Doctor Hannaway, ma’am, it’s been 23 hours, have you graded my essay yet?



            Saturday’s a daze.

            I shuffle around my room gingerly, full of distant stares and hands stopping midaction, like I cannot remember what I opened my closet for, how to squeeze the tube to get the right amount of toothpaste.

            It’s a first. I sense that some paradigmatic shift has happened within me, but I cannot justify it. Jack and I did a bunch of things that high schoolers today would barely consider a quarter of first base—so what? I try to cognitively reframe last night as two adults having casual fun, but my head is full of aggressive, intrusive, embarrassing thoughts that make it hard to concentrate on grading. As though the sheer nature of grading didn’t do it on its own.

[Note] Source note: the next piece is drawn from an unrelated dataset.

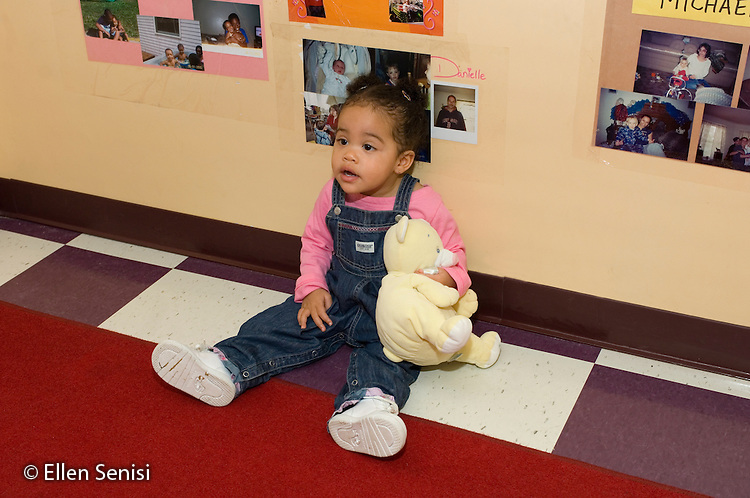 MR / Schenectady, NY.Schenectady Day Nursery / private non-profit daycare center / Toddler class.Girl (1, African-American / Caucasian) sits alone on the floor holding a stuffed animal..MR: Far3.© Ellen B. Senisi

            “When did you get back last night?” Cece asks when I emerge in the kitchen. As usual, she’s engaged in a mix of activities: teaching Hedgie an obstacle course, listening to an audiobook on the women of the Plantagenets, making oatmeal.

            I try to recall what the clock in Jack’s car looked like when he dropped me off. The red numbers blinking at me in the dark, as if to say, You should go. And Jack leaning over the armrest for a kiss, then pulling me into his lap. Whispering, Not yet. “Around one.”

            “A record.”

            “We watched a movie,” I tell her, to avoid saying, I think I had the most soul-shaking night of my entire adult life, and it didn’t even involve cheese.

            “What movie?”

            “Um . . . a vampire movie.”